Businesses across the country are bracing themselves as (some) staff arrive at work on ‘National Sickie Day'.
The first Monday in February has traditionally seen the highest number of UK employees absent from work through sickness, says St John Ambulance.
And the 2017 figure is expected to be higher than previous years, thanks to National Sickie Day falling on the first weekend after ‘Dry January’, and following the first post-Christmas payday, Super Bowl Sunday, and the start of the Six Nations, according to a spokesman for the charity.
The Employment Law Experts (ELAS) predicts that approximately 350,000 people will call in sick, costing the UK economy around £45million in wages, lost hours, and overtime.
For those struck down with illness on National Sickie Day St John Ambulance is giving advice for the ailments people may be suffering from:
1) Headaches – Sit or lie down somewhere quiet, and hold something cold against your head. This could be a bag of peas, or ice wrapped in a cloth, or a cold compress if you have one (apply for no more than ten minutes). You can also take the recommended dose of painkillers, such as paracetamol (for adults only).
2) Hangover – Enjoyed your post-Dry January weekend a little too much? Dehydration is one of the main causes of hangover symptoms. Make sure you drink lots of water and/or an oral rehydration solution to stay hydrated.
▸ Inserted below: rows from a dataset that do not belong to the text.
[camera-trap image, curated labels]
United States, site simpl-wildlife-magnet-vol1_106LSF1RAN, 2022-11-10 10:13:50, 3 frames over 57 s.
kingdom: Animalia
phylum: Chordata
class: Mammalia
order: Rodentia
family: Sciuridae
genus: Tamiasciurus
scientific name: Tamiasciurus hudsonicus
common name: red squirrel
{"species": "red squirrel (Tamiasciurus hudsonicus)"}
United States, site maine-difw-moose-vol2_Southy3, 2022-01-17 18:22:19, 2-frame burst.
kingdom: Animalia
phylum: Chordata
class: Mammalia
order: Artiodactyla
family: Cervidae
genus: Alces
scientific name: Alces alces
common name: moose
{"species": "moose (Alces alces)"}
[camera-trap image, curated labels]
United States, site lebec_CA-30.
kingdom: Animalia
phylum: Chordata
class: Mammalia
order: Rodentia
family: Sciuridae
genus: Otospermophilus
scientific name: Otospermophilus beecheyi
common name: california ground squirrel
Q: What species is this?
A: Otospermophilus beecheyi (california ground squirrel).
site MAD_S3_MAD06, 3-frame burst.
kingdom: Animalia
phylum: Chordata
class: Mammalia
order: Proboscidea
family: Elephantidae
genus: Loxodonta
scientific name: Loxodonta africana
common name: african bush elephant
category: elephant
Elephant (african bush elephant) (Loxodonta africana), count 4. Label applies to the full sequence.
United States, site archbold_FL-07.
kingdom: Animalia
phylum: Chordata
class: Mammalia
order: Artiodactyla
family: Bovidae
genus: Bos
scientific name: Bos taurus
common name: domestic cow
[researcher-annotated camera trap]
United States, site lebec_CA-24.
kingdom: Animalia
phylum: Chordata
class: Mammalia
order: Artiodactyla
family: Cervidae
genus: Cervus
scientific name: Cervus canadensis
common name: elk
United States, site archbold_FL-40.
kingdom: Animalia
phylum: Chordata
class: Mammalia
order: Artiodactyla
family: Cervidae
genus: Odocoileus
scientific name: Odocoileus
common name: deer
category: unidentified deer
3) Vomiting and diarrhoea – Vomiting and diarrhoea are usually caused by irritation of the digestive system and can occur together or separately. Both can be triggered by parasites, viruses or bacteria and it causes the body to lose essential salts and fluids risking dehydration. When you’ve stopped vomiting, sip a glass of water or unsweetened fruit juice. Take frequent small sips to help replace the fluid you have lost. When you are feeling hungry again, eat foods that are easily digested, such as bread, pasta or potatoes for the first 24 hours.
4) Food poisoning – You may feel the effects of food poisoning within a few hours, and will often be sick or have diarrhoea. However, in some cases it can take up to three days to get over food poisoning. If you think you might have food poisoning, these are the six key things to look for: feeling sick, vomiting, stomach cramps, diarrhoea, headache, or fever. The most important thing is to drink water so you don’t get dehydrated and/or an oral rehydration solution.
5) Flu – Flu is a common infectious viral illness spread by coughs and sneezes. It can be very unpleasant, but you’ll usually start to feel better within a week. You are advised to rest, keep warm and drink plenty of fluids. You may also take paracetamol or ibuprofen (as directed) to relieve aches.